九鞭
吴昌的办事效率还是值得信赖的,周浩俊犯了错也难逃罚则,背后挨了九鞭,自然不是实体上的,是魂魄上的。为了挨这九鞭,周浩俊亲自过了阴,用俗话讲就是魂魄回了趟酆都,亲自挨的罚,但周浩俊毕竟没死,所以罚完还得回到上面。
一来一回本就耗费精气神,周浩俊平时回去办事都得缓几天,何况这次是受罚。但他错了,他得认。没有因为他明知故犯而加重处罚就已经网开一面了,无论是上面的法律还是地下的规则,如果处罚太轻,就不会有人有敬畏之心,没有敬畏之心自然就没有约束力。
周浩俊睁开眼的那一瞬间,痛觉从后背顺着脊背直冲头顶,冷汗一下就出来了。可惜他自己看不到后面的伤口,但他领导亲自执鞭,鞭鞭带响,吴昌说是血肉模糊,他起来的时候也有点站不住了,现在这么疼也可以预料。
闭着眼,周浩俊感觉冷汗流进鬓角滴在被子上,他伸手碰了碰背后,什么都摸不到,但就是疼。其实碰不碰都一样,碰也不会更难受,不碰也不会舒服。因为身体和魂魄是两回事,只能说魂魄的疼远超身体的疼痛。
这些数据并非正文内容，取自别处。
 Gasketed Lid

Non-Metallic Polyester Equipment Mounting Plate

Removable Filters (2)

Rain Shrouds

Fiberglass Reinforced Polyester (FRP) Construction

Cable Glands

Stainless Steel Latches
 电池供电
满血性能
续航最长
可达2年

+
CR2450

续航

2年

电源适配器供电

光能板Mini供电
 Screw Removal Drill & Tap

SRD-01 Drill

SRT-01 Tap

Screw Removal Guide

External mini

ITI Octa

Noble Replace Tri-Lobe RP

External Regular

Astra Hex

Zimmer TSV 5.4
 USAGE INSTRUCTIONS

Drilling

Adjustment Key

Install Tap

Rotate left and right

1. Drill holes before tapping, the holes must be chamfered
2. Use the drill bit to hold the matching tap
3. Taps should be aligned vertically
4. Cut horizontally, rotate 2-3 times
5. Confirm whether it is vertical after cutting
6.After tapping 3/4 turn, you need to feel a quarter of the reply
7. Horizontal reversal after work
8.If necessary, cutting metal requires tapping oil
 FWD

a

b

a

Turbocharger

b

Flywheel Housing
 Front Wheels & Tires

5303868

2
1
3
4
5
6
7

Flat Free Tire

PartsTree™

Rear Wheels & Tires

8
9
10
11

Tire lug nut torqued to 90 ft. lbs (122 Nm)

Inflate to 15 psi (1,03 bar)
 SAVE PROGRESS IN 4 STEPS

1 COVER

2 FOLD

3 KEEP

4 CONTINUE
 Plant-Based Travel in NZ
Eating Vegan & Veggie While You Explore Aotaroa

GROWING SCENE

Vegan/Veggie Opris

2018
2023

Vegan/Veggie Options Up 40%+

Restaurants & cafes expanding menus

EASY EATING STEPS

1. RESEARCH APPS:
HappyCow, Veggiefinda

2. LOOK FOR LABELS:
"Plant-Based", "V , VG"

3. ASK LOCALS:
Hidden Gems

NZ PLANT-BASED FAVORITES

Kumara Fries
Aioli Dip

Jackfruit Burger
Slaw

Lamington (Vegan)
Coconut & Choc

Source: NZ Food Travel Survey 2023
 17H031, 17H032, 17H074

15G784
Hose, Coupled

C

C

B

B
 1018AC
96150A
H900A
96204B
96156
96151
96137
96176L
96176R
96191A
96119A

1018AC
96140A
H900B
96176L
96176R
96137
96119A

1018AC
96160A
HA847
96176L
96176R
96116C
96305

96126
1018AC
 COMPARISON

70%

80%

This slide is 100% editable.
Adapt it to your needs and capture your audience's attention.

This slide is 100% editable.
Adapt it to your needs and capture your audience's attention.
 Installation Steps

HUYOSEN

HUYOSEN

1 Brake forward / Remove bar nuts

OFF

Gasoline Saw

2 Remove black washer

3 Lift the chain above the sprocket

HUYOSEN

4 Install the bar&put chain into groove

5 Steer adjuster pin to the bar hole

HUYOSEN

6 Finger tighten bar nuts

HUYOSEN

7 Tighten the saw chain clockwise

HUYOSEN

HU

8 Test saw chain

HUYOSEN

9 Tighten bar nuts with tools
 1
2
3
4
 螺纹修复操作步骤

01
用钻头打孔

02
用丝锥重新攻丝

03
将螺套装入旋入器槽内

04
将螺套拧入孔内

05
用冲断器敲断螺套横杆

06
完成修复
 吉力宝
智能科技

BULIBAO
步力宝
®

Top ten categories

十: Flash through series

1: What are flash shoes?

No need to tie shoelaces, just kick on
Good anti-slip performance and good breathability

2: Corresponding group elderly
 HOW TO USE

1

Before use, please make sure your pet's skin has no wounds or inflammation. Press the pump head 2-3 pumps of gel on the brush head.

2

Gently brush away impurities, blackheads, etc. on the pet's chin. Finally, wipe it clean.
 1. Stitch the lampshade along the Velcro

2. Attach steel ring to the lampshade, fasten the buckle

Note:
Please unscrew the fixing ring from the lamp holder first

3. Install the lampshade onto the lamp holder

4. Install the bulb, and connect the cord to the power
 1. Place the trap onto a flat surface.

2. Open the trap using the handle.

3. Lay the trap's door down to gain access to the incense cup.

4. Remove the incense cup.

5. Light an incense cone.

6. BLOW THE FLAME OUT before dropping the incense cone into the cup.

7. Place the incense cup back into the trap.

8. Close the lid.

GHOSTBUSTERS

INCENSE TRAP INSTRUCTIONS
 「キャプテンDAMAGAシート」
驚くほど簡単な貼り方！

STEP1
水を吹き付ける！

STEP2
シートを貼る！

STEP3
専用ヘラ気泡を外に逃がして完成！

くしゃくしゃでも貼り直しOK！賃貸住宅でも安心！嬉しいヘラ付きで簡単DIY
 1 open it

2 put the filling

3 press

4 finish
艰难地深呼吸了几下,并不能缓解疼痛,周浩俊抓着被子,整个人都在控制不住得颤抖,他觉得吴昌说的对,确实要疼很多,但他也是第一次这么疼。他伸出手想打开臺灯,疼得整个人不知道轻重,一下子把灯都拽出来了。
四周静悄悄的,周浩俊在自己急促的呼吸之外听见后面插座有声音,估计插头被他一起拽下来了,他想,行了,别开了。
他换了个姿势,趴在床上,两手交迭,每只手都掐着另一只胳膊,头靠在胳膊上,下面腿蜷着,只有背弓着。他自己知道什么姿势都不能缓解半份疼痛,但太难忍了,他想通过能感受到的疼痛转移转移註意力,显然这招并不管用。
周浩俊也不知道自己怎么睡着的,或者说就是疼晕的。他起来的时候这个姿势都没变,摸了摸下面的床单还有点泛潮,但好些了,他伸手摸摸自己的后脖颈,满手是汗。炙热的呼吸和明显昏沈发热的头提醒他发烧了,这也正常,后背没好之前发烧很正常。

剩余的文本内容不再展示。